Gerücht in Berlin: Regierung verhandelt mit Taliban über Kopfgelder für Afghanen

Lassen sich die Steinzeit-Islamisten in Afghanistan die Ausreise sogenannter Ortskräfte der Bundeswehr und deren Familien von den deutschen Steuerzahlern teuer bezahlen? Kommt es zu einem geheimen Freikaufprogramm wie einst mit der DDR?

In der Hauptstadt kursieren nach DK-Informationen Gerüchte, denen zufolge die Bundesregierung mit den Taliban bereits in Geheimverhandlungen über „Kopfgelder“ für Afghanen stehen soll, die der Bundeswehr während der Mission am Hindukusch geholfen haben, zum Beispiel als Übersetzer, Scouts und Fahrer.

Unterdessen überschlagen sich die Bundesländer bereits mit Zusagen für die Aufnahme von „Schutzsuchenden“ aus Afghanistan.

Nordrhein-Westfalen will 1.800 Personen aufnehmen. Die Düsseldorfer Staatskanzlei teilte mit, dass es sich um 800 afghanische Ortskräfte und ihre Familien handele, die in den vergangenen Jahren für Deutschland gearbeitet haben. Zusätzlich seien 1.000 Plätze für „besonders gefährdete“ Menschen, vor allem für Frauen aus den Bereichen Bürgerrechte, Kunst und Journalismus, vorgesehen, kündigte Ministerpräsident Armin Laschet (CDU) an.

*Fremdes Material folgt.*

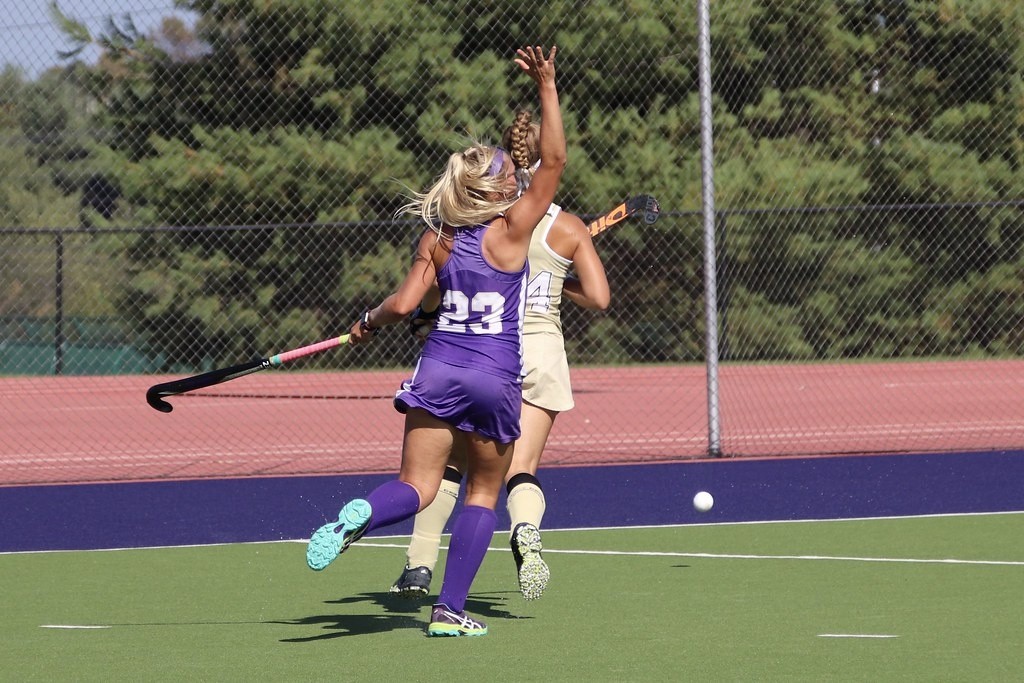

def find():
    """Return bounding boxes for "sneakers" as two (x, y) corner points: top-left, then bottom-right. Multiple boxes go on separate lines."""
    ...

(389, 563), (433, 598)
(307, 498), (373, 571)
(427, 604), (489, 638)
(510, 523), (550, 601)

Niedersachsen stellt erst einmal mindestens 400 Unterbringungsplätze in den Erstaufnahmeeinrichtungen des Landes bereit. Aus dem Innenministerium in Hannover heißt es, dass es Gespräche zwischen Bund und Ländern zur weiteren Aufnahme „Schutzbedürftiger“ gebe.

Bremen kündigte an, mit bis zu 150 Plätzen für afghanische Ortskräfte und deren Familien „Schutz zu bieten“.

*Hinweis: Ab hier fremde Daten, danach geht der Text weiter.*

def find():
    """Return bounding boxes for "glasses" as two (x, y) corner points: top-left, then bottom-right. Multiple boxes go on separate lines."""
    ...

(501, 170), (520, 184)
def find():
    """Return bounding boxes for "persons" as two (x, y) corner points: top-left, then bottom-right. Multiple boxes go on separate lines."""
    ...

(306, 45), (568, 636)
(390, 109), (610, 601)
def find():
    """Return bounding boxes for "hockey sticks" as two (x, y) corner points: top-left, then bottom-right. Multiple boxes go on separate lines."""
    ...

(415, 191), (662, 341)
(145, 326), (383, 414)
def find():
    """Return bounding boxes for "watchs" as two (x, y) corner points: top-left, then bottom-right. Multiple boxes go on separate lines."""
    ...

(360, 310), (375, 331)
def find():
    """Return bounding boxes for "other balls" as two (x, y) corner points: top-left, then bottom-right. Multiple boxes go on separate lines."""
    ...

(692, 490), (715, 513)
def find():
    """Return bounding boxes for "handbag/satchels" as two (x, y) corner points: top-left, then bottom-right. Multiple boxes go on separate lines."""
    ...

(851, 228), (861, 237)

Berlin stellt sich ebenfalls auf die Aufnahme zahlreicher Afghanen ein. „Ich glaube, das wird auf uns zukommen. (…) vielleicht in zwei oder drei Monaten“, erklärte der Regierende Bürgermeister Michael Müller (SPD).

Baden-Württemberg rechnet damit, dass das Bundesland bis zu 1.100 Ortskräfte und deren weitläufige Verwandtschaft aufnehmen kann.

Niedersachsens Innenminister Boris Pistorius (SPD) forderte zudem ein schnelles Aufnahmeprogramm des Bundes für Afghanen. Er sprach sich für eine „unkomplizierte Aufnahme“ von sogenannten Flüchtlingen aus.

AfD besteht auf genauer Überprüfung der Schutzbedürftigkeit

Bis zu fünf Millionen weitere afghanische Flüchtlinge erwartet Bundesinnenminister Horst Seehofer (CSU) nach der Machtübernahme der radikal-islamistischen Taliban. Die ersten sollen bereits in Sachsen gelandet sein, berichten mehrere Medien.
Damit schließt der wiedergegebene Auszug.